Diabetes, tumors, central and peripheral nerve problems, facial nerve palsies, viral infections, multiple sclerosis, and even congenital brain diseases can lead to corneal nerve lesions that cause the ocular surface to lose its ability to perceive. This means, for example, that the eye does not automatically water or close when an insect flies into it.

To remedy this, Dr. Zoltán Klárik, a plastic surgeon at the Department of Surgery, Transplantation and Gastroenterology, has introduced a special procedure at Semmelweis University, the presentation of which he saw at the annual meeting of the American Society for Reconstructive Microsurgery. “This technique is used for pathographies where the insensitivity of the ocular surface prevents the patient from feeling any damage to the cornea, that is, the eye’s defense mechanism is inadequate. As a result, the patient may lose the blink reflex, tears do not wash over the eye so that it is subject to constant irritation. In addition, there is a lack of the proteins that are produced by the nerves, and which are responsible for the integrity and regeneration of the corneal epithelium. This can lead to ulcers forming on the eye, which can eventually cause blindness,” Dr. Zoltán Klárik explained.

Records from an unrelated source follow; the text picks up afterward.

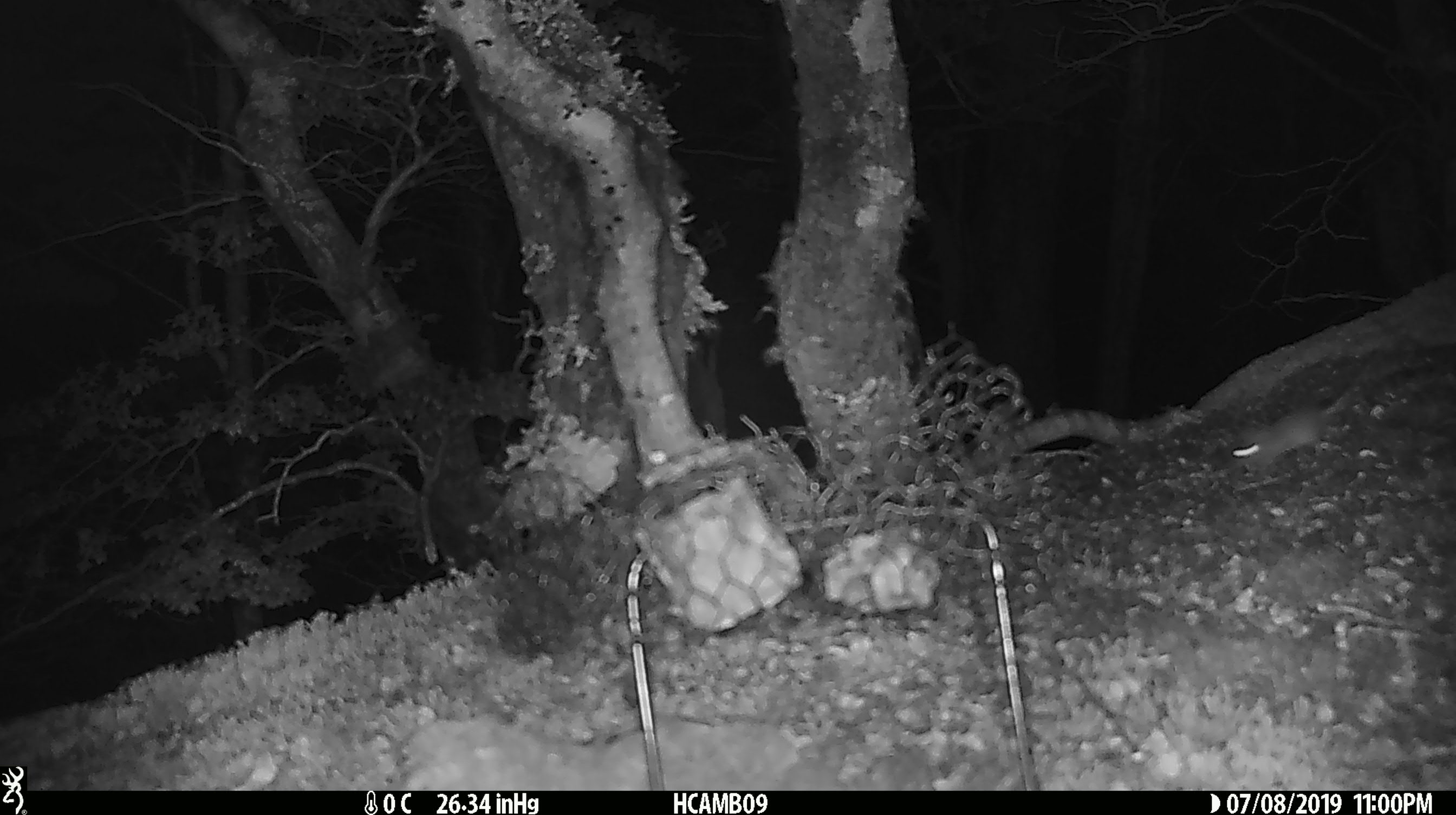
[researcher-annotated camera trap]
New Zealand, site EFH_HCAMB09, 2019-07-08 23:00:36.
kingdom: Animalia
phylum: Chordata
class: Mammalia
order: Rodentia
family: Muridae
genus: Mus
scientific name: Mus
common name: mouse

The first operation was performed on a middle-aged woman by a team of surgeons and ophthalmologists. During the special procedure, a 15-centimeter nerve fiber was removed from the patient’s lower leg in a way that did not cause any functional deterioration in the leg. As the plastic surgeon pointed out:

My task was to divide the thick nerve taken from the lower leg into several fibers, suture them under a microscope, and then guide the nerve from the intact side through a so-called subcutaneous tunnel system formed at the forehead.

The ophthalmology team, led by Dr. Ágnes Füst, then inserted the nerve through the eyelid into the ocular surface and guided it under the conjunctiva to fix it in place at five points around the cornea. During the specialized ophthalmic and plastic microsurgery procedure, doctors sutured the millimeter-thick structures under an operating microscope. “The most difficult part of the operation was organizing the sequence of the steps so that the plastic surgeon and the ophthalmology experts could work alternately,” said Assistant Professor Dr. Ágnes Füst, recalling the difficulties of the four-hour procedure performed at the Department of Ophthalmology.

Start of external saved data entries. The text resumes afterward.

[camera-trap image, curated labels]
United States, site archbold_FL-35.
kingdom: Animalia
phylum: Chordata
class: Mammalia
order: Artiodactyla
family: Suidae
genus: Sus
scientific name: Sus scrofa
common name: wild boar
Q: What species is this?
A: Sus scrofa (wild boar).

The patient had been suffering from recurrent, non-healing corneal ulcers due to nerve damage caused by a central nervous system tumor. She had undergone three eye surgeries previously to achieve healing of the ulcers, the epithelization of the cornea, and to prevent further deterioration of vision. Since the surgery, however, the ulcer has not returned and the patient’s quality of life is constantly improving; thus, the team was able to prevent her from losing her vision completely.